Art seems to compensate for the culture, like a dream reveals the unconscious mind, so perhaps these days art's value is in revealing the beautiful and good in life amidst all the sorrow and sadness.

my granddaughter enjoying her iPad

Sunday, December 16, 2012

Decorative Arts

I just bought a Christmas tree and will start decorating it tomorrow, which makes me think about all the so-called "decorative arts." It also makes me think of "fashion," which could be described as decorating people. I then ask myself: is fashion design the same as costume design? And beyond that is the whole issue of design versus art, which i touched on here before and which i have to admit is a the distinction that really doesn't mean much. I mean, architecture has long been considered a "fine art," even though it also definitely has a practical function.
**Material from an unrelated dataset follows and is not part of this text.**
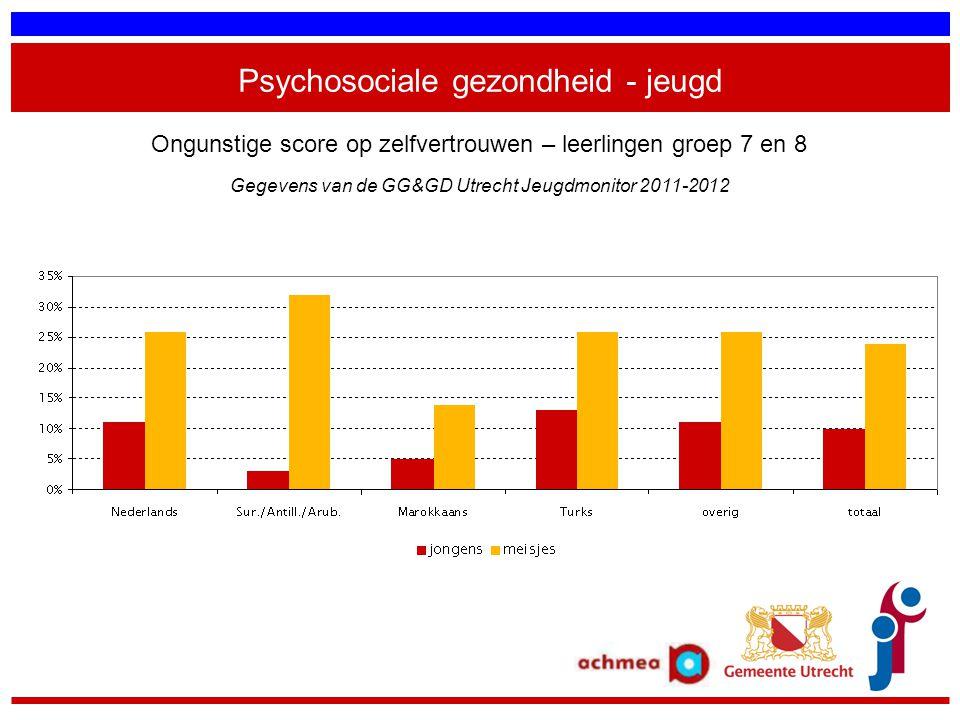 Psychosociale gezondheid - jeugd Ongunstige score op zelfvertrouwen – leerlingen groep 7 en 8 Gegevens van de GG&GD Utrecht Jeugdmonitor 2011-2012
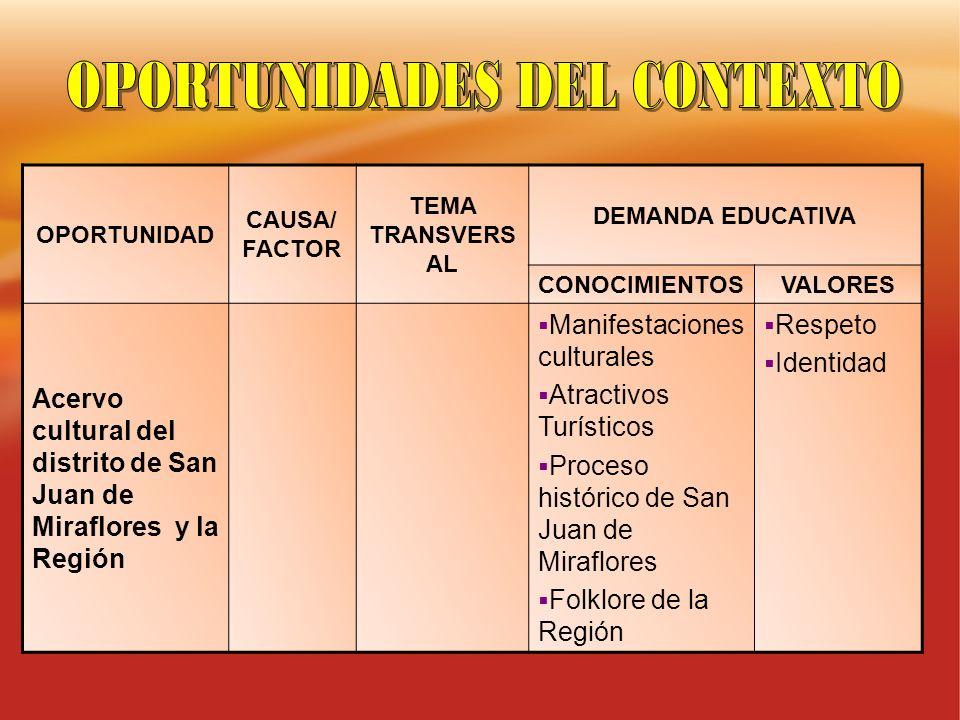 OPORTUNIDAD CAUSA/ FACTOR TEMA TRANSVERS AL DEMANDA EDUCATIVA CONOCIMIENTOSVALORES Acervo cultural del distrito de San Juan de Miraflores y la Región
My mother won many awards in table setting contests, and i remember one of her winning efforts was displayed in the window of a fancy jewelry store. The elements of table setting include the tablecloth, silverware, glasses, and a flower arrangement, an art in itself, most notably in Japan, where the culture has great respect for all kinds of design arts like that, including the vases that hold the flowers. And as i mentioned in an earlier post, there is also, of course, the tea ceremony as art, which would include the table setting. One can also see the tea ceremony as a kind of group performance art, which might be fun to do as such here, say in an art gallery, with some twist to it (and i wouldn't be surprised if someone already has done that).

My Christmas tree, 2007


While we're at it, let's not forget the art of conversation — or the art of making love, which is also a form of tantric yoga. Some say too that friendship is an art, and it can include both of the just named arts, sex and conversation. What could be more friendly or more spiritual? Yes, almost any human activity can be an art, if artfully done; for art is as much a way of doing things, a process, as a product, whether sold or given away.  




Saturday, December 15, 2012

Art as Religion

Art is kind of like a religion to me, because i believe in it and try to live up to its ideals, which are basically spiritual:

O Art, i believe in you,
Have dedicated my life to you,
Without earthly reward.
You give me a sense of purpose in life,
As i offer my humble attempts
In your name, with hope they may live
In the hearts of those who survive me.

I just made that up and could probably continue the poem, but you get the idea.

Ironically, i'm actually going through a minor crisis of belief in art and sometimes wish i had just taken the commercial road and followed the money. And i had opportunities like that but, with the idealism of youth, turned them down. Still, i have no regrets and also understand that the decisions i made then — as now — are based on what seemed right at the time and, cumulatively, created my karma, my Self, for better or worse, until i die and, whatever it may or may not be worth to anyone else, the "body" of my work ascends to the iCloud.